Travail demandé:
**A)** D'après le texte étudié, à quelle fréquence survient une péritonite ou un hémopéritoine lors d'une paracentèse ?
**B)** Reformulez sous forme de liste le paragraphe du texte étudié qui commence par « On peut effectuer la paracentèse », en conservant ses faits essentiels.
**C)** Recopiez mot pour mot, dans le texte étudié, tout le passage qui va de « On peut effectuer » jusqu'à « cancéreuses en croissance. ».

Texte étudié:
**********

Contrairement à ce que l’on pourrait penser, la paracentèse s’accompagne d’un faible taux de complications, même en cas d’insuffisance hépatique sévère et de thrombopénie. Le risque de péritonite ou d’hémopéritoine est d’environ un patient par 1 000 paracentèses 53 54. En effet, la coagulation est habituellement normale chez les insuffisants hépatiques malgré l’élévation de l’INR (Indice normalisé de coagulation) en raison de la production persistante de pro-coagulants par le foie, éléments non mesurés par l’INR Examens de fonction hépatique 55. Il n’existe pas de seuil minimal des plaquettes au-dessous duquel la paracentèse serait non indiquée ou devrait être précédée de transfusions plaquettaires. La baisse connue du niveau d’albumine associée aux ponctions d’ascite répétées chez les cirrhotiques n’a pas fait l’objet de recommandations chez les patients en fin de vie de cancer, contrairement aux patients cirrhotiques à qui on administre au besoin des suppléments d’albumine. Par contre, la baisse de l’albumine sérique ainsi que la présence de métastases hépatiques sont des facteurs de mauvais pronostic chez les patients en fin de vie avec une ascite.


On peut effectuer la paracentèse en clinique externe, en cabinet, ou même au domicile du malade Animation - Ponction d’ascite. Mais l’idéal, surtout en présence d’une carcinomatose, demeure la paracentèse sous guidage échographique de façon à réduire le risque de saignements et de mieux localiser les multiples logettes d’ascite souvent loculées dans le cas de carcinomatose. L’évolution d’un cancer abdominal avec carcinomatose fait en sorte que les paracentèses peuvent devenir de plus en plus difficiles et relativement inefficaces en raison d’adhérences et de masses cancéreuses en croissance.

**********

Données fournies:
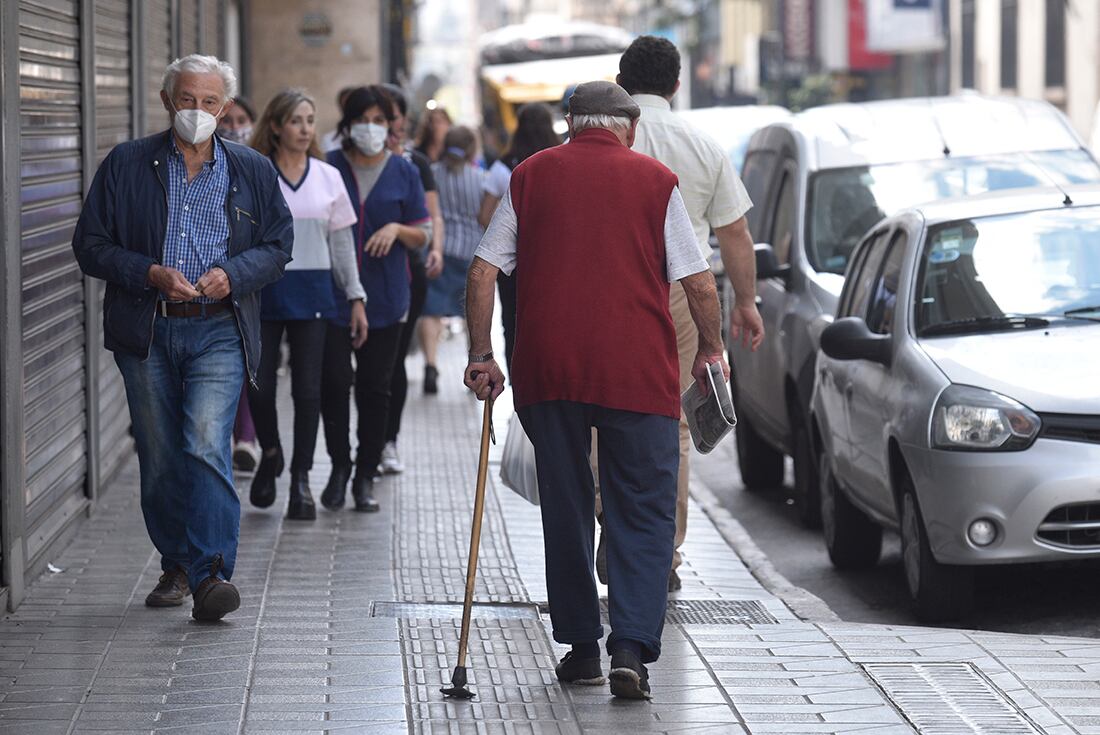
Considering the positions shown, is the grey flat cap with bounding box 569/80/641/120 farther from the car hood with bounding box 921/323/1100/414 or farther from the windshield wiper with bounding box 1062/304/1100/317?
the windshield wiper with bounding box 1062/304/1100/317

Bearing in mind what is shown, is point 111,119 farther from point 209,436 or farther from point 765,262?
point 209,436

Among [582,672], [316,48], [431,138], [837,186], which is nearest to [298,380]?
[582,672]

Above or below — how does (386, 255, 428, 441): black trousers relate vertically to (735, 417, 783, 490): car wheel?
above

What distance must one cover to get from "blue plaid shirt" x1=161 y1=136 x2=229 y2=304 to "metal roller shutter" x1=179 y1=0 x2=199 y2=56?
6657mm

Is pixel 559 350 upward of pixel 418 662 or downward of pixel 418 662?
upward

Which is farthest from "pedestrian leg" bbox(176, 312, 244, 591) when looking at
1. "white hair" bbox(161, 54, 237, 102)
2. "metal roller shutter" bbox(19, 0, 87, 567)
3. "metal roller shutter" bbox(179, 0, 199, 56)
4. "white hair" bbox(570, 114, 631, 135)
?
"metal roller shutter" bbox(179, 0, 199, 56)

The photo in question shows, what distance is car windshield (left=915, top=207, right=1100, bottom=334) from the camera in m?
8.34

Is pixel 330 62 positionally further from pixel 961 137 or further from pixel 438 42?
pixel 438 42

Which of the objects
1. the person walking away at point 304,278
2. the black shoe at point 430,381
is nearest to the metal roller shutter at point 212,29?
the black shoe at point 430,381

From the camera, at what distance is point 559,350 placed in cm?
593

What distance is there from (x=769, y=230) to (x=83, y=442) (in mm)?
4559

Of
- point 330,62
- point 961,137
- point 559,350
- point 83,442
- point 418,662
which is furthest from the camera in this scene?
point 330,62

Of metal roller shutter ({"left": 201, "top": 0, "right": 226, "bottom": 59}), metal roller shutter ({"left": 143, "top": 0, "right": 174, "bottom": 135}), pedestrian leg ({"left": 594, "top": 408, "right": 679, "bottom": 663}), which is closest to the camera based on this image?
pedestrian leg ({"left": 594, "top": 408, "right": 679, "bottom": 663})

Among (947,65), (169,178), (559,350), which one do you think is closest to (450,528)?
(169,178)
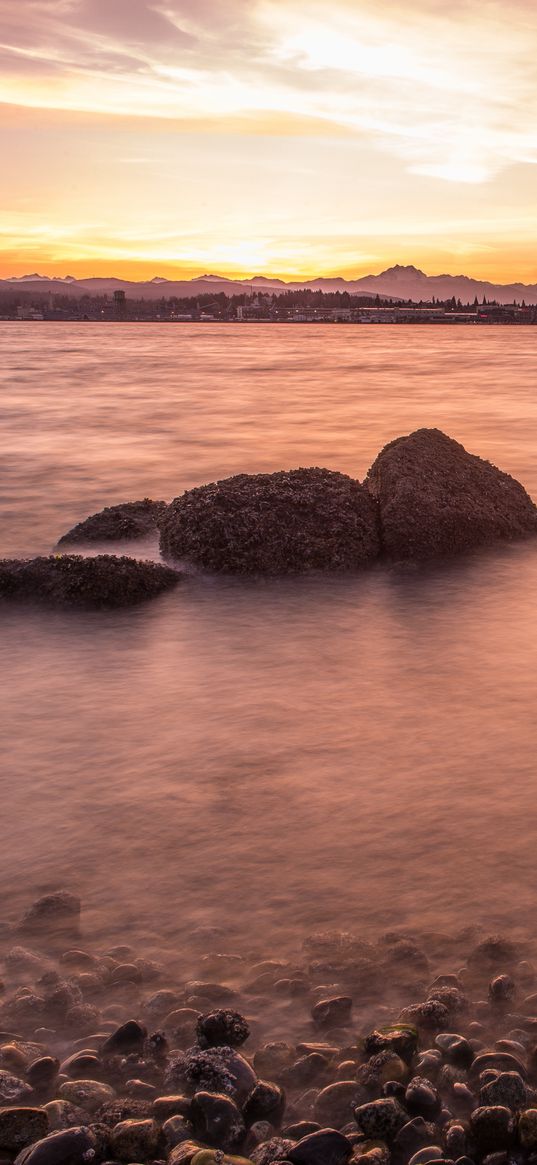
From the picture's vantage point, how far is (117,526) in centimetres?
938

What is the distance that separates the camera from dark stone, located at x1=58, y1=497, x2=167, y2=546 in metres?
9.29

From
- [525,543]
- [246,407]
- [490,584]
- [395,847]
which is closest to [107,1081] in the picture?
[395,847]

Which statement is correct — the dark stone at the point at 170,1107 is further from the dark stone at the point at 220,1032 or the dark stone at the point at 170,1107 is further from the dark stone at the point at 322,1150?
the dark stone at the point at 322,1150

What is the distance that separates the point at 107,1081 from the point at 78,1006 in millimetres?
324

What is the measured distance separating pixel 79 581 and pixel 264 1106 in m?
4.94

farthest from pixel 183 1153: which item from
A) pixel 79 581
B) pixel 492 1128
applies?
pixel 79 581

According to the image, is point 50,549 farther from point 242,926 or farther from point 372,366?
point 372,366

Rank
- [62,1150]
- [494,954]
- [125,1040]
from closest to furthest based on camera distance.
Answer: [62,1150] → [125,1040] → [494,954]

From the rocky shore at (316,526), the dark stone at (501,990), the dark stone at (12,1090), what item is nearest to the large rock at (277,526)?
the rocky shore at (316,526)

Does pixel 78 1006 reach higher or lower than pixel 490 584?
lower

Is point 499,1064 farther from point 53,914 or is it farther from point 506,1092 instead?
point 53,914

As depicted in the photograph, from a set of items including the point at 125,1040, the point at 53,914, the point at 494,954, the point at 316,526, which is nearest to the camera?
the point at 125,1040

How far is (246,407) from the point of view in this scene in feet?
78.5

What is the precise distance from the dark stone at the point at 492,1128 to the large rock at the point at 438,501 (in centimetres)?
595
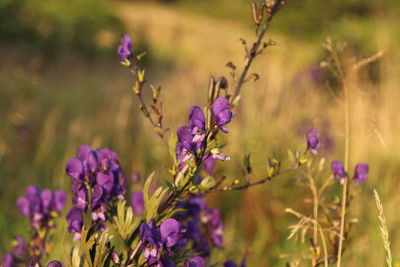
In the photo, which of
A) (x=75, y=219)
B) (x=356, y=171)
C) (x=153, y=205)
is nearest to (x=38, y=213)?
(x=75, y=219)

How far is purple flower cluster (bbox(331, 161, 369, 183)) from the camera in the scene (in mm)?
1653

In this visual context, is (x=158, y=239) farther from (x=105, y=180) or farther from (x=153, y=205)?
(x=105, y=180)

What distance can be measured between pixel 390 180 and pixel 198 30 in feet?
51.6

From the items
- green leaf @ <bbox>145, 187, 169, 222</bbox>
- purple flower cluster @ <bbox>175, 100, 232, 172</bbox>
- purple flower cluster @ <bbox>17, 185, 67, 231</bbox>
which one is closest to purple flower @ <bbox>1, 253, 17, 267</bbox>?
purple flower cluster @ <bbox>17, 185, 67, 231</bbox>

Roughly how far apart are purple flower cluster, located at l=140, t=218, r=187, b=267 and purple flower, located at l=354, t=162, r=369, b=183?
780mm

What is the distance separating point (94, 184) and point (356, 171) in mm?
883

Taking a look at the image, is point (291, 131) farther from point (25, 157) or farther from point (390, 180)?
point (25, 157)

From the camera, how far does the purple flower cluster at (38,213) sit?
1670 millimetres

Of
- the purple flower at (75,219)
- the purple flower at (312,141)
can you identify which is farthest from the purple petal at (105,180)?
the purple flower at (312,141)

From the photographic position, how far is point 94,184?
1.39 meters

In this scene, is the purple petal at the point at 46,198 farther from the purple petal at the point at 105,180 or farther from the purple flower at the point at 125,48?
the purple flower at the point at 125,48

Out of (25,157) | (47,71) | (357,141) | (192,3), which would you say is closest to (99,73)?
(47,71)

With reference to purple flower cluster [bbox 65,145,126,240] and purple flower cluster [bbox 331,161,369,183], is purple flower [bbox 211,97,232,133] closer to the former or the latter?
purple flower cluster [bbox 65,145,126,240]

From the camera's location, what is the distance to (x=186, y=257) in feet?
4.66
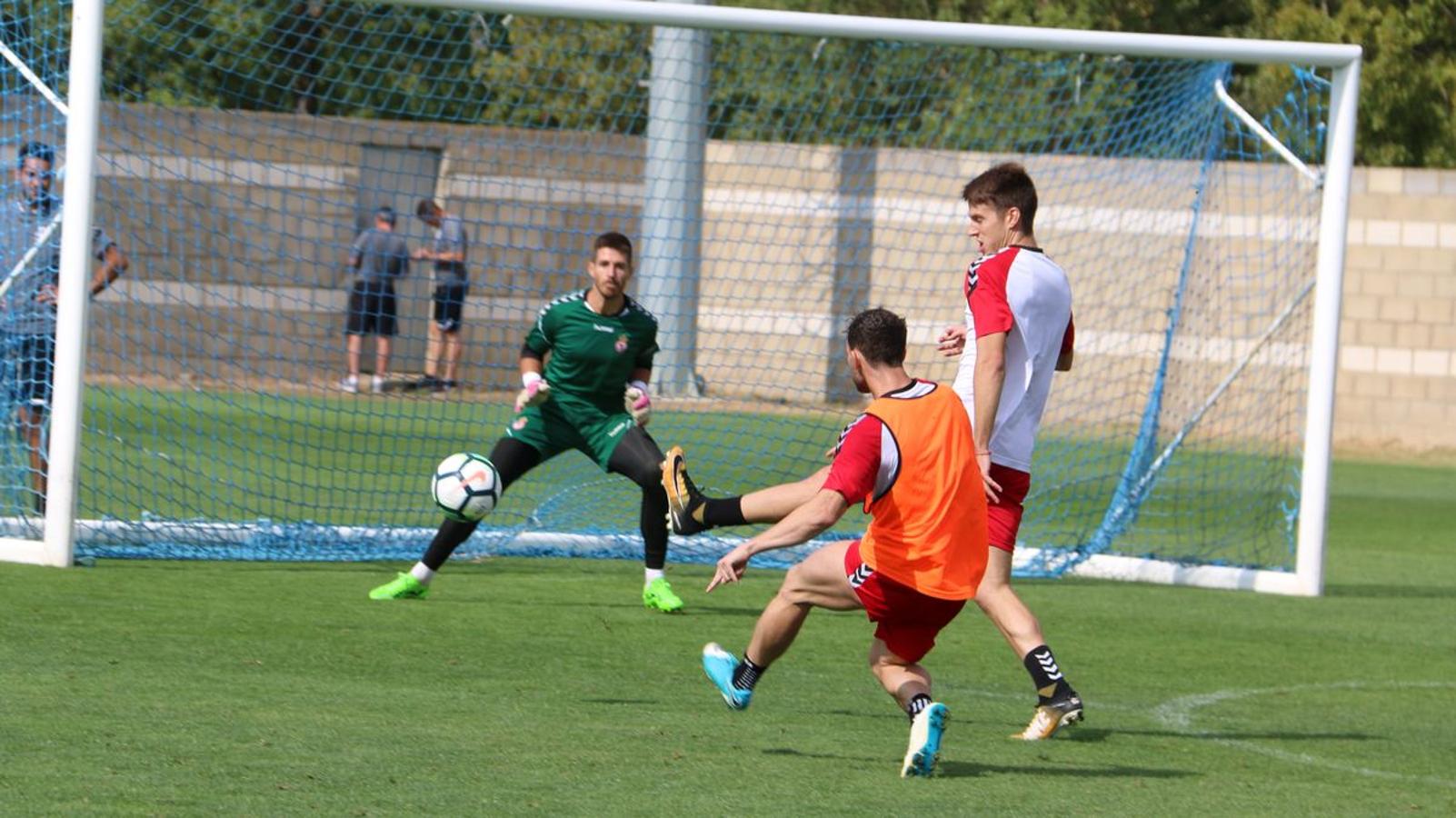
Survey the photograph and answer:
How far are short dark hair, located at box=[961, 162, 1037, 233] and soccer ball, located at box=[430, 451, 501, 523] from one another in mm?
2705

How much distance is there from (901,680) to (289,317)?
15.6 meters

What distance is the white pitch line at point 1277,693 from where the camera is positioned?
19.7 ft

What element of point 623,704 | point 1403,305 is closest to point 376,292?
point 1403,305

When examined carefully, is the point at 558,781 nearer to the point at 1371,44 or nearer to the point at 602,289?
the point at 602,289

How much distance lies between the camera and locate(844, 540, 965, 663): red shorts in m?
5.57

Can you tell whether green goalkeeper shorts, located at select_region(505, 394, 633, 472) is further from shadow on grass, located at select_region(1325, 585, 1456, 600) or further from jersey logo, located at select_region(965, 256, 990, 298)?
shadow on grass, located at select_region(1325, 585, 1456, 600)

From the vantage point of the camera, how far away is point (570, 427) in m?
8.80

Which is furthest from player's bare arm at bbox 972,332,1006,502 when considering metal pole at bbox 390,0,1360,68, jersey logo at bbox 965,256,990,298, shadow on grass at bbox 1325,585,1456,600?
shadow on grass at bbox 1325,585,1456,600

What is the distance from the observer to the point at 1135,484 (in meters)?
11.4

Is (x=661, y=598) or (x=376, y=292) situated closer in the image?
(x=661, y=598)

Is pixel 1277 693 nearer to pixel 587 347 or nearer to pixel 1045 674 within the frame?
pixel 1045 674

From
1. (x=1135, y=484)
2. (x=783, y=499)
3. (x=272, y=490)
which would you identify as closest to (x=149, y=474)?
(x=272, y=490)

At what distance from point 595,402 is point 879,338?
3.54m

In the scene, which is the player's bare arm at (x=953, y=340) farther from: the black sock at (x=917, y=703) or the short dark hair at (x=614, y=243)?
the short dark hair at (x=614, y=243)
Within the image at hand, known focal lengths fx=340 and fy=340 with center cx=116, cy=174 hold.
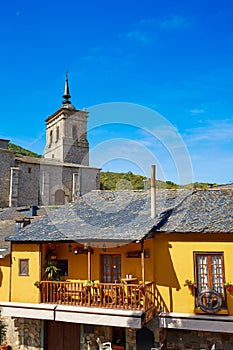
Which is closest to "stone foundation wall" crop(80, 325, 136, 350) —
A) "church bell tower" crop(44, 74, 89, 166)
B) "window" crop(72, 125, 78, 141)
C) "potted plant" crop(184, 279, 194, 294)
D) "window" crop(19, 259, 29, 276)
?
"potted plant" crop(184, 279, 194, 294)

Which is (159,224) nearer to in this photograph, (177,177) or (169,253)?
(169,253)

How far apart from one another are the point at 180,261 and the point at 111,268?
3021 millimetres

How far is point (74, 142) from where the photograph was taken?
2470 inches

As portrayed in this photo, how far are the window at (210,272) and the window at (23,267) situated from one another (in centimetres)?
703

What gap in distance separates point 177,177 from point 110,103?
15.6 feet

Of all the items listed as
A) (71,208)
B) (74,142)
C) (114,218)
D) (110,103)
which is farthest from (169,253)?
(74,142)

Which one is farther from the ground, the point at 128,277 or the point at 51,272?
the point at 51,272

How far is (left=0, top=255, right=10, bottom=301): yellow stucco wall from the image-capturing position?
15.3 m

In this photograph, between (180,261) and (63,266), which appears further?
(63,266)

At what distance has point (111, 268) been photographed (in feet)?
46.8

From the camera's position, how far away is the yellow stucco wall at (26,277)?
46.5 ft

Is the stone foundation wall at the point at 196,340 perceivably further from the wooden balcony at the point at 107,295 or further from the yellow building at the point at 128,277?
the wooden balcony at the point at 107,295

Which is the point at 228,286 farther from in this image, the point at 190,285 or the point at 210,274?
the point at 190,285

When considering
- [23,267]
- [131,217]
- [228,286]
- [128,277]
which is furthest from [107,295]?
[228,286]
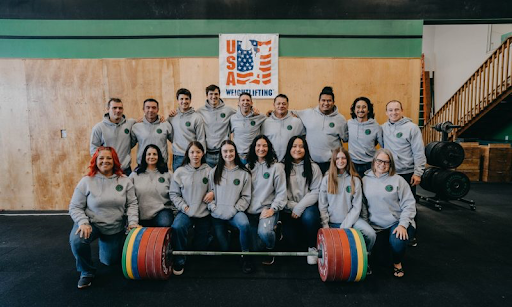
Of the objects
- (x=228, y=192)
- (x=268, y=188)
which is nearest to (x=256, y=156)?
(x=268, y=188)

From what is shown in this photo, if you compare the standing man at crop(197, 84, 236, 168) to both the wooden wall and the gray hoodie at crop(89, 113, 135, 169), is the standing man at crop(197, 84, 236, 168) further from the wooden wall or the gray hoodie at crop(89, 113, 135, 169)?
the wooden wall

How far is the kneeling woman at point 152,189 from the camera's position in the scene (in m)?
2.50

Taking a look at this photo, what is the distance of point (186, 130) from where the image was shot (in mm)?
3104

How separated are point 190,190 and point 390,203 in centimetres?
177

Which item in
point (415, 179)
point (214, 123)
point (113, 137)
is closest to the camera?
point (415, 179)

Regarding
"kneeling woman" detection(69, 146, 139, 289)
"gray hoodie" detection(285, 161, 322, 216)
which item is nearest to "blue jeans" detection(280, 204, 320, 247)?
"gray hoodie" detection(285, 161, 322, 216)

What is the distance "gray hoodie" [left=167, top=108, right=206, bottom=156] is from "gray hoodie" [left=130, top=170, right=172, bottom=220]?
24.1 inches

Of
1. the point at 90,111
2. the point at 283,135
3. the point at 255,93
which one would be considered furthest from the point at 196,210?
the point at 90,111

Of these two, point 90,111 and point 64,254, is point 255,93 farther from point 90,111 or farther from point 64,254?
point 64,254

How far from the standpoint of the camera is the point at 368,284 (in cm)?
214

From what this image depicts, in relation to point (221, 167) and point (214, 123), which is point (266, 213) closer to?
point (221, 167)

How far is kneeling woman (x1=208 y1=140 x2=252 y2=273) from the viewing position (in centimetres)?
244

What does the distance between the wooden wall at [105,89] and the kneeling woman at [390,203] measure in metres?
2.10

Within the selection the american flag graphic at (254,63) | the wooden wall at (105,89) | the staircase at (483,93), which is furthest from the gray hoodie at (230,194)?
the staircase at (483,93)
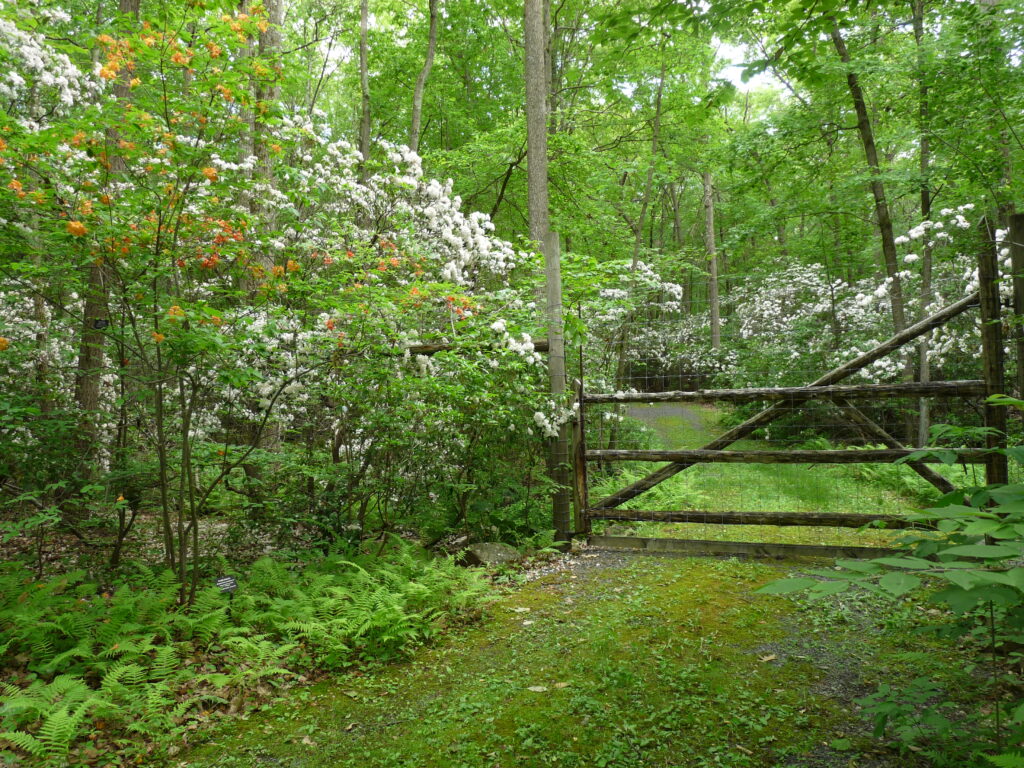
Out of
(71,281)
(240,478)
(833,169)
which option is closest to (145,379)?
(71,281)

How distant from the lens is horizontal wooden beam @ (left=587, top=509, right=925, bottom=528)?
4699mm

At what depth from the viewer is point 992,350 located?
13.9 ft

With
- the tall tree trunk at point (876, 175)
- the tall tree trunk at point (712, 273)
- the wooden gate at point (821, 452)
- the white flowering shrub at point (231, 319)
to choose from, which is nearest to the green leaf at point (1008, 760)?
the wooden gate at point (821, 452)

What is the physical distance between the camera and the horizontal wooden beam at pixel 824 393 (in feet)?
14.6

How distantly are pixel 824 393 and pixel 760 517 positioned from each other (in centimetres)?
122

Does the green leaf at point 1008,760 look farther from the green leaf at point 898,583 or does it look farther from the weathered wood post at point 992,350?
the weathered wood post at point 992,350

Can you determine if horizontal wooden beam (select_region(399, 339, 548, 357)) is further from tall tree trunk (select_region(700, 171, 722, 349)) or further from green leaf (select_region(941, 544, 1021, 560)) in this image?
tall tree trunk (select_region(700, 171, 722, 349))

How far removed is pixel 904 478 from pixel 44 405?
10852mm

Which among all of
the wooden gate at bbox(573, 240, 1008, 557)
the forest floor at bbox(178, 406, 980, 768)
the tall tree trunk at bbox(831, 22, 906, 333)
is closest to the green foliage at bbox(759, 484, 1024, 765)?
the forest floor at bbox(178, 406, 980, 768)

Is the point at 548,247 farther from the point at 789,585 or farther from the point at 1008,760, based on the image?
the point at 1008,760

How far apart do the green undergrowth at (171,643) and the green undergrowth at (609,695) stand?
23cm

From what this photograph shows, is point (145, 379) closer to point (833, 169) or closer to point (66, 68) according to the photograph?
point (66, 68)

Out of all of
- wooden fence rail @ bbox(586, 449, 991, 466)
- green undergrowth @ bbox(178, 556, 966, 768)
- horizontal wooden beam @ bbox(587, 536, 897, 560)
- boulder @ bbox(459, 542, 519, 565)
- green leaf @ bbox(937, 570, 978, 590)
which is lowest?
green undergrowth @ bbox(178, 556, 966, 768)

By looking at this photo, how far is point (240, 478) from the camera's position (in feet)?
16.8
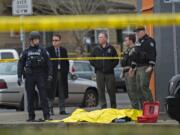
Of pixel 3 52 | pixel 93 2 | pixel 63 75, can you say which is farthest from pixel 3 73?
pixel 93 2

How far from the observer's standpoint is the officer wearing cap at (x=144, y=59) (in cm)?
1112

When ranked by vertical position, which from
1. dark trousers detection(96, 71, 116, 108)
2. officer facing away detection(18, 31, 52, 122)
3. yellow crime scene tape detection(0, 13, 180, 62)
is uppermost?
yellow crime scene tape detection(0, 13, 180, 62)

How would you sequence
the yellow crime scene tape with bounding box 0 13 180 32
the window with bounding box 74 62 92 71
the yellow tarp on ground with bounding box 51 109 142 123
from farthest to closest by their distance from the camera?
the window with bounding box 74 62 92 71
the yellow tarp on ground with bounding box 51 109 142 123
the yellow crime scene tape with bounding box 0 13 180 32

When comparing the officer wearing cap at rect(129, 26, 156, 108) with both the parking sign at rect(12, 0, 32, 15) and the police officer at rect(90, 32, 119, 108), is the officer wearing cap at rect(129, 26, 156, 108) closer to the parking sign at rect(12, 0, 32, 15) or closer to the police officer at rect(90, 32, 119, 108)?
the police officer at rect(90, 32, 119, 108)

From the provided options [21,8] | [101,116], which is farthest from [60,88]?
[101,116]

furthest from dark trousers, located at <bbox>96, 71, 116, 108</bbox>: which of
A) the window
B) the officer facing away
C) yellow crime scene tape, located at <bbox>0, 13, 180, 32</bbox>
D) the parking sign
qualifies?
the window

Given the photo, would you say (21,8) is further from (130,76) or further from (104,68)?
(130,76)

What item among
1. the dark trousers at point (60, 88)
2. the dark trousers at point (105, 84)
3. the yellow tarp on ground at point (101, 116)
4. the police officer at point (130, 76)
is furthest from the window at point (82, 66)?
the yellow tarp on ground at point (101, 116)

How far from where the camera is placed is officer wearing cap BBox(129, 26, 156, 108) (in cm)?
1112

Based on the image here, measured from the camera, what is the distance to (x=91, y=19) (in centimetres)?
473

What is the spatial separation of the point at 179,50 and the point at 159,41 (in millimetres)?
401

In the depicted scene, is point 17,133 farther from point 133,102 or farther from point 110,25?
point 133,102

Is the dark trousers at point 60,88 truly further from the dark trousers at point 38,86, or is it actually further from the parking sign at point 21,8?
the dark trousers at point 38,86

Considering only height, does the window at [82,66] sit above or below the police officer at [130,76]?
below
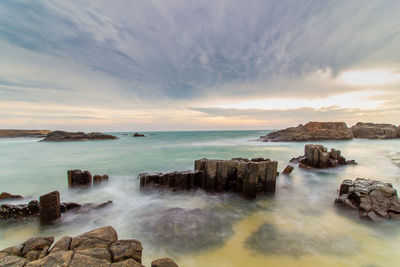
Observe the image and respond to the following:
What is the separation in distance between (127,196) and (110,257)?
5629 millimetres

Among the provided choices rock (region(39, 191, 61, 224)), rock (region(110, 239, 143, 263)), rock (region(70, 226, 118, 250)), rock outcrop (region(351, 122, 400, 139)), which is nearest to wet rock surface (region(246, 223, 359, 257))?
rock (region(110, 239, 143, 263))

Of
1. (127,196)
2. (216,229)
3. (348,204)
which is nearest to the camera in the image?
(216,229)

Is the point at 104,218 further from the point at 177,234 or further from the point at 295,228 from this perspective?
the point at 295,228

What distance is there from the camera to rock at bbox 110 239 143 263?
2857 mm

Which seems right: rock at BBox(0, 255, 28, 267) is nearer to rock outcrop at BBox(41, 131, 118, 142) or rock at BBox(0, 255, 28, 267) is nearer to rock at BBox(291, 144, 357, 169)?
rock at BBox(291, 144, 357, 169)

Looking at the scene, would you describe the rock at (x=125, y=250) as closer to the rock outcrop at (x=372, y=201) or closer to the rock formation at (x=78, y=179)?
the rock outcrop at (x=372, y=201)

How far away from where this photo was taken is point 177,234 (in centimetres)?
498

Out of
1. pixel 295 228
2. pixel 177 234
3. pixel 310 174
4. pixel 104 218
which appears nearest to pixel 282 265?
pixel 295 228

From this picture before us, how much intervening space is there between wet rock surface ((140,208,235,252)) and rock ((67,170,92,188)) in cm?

**********

Corrigé:
**A)** Environ un patient par 1 000 paracentèses.

**B)**
- La paracentèse peut être réalisée en clinique externe, en cabinet ou au domicile du malade.
- L'idéal, surtout en présence d'une carcinomatose, reste la paracentèse sous guidage échographique. Elle réduit le risque de saignements et permet de mieux localiser les multiples logettes d'ascite, souvent loculées en cas de carcinomatose.
- Avec l'évolution d'un cancer abdominal avec carcinomatose, les paracentèses peuvent devenir de plus en plus difficiles et relativement inefficaces. Cela tient aux adhérences et aux masses cancéreuses en croissance.

**C)**
On peut effectuer la paracentèse en clinique externe, en cabinet, ou même au domicile du malade Animation - Ponction d’ascite. Mais l’idéal, surtout en présence d’une carcinomatose, demeure la paracentèse sous guidage échographique de façon à réduire le risque de saignements et de mieux localiser les multiples logettes d’ascite souvent loculées dans le cas de carcinomatose. L’évolution d’un cancer abdominal avec carcinomatose fait en sorte que les paracentèses peuvent devenir de plus en plus difficiles et relativement inefficaces en raison d’adhérences et de masses cancéreuses en croissance.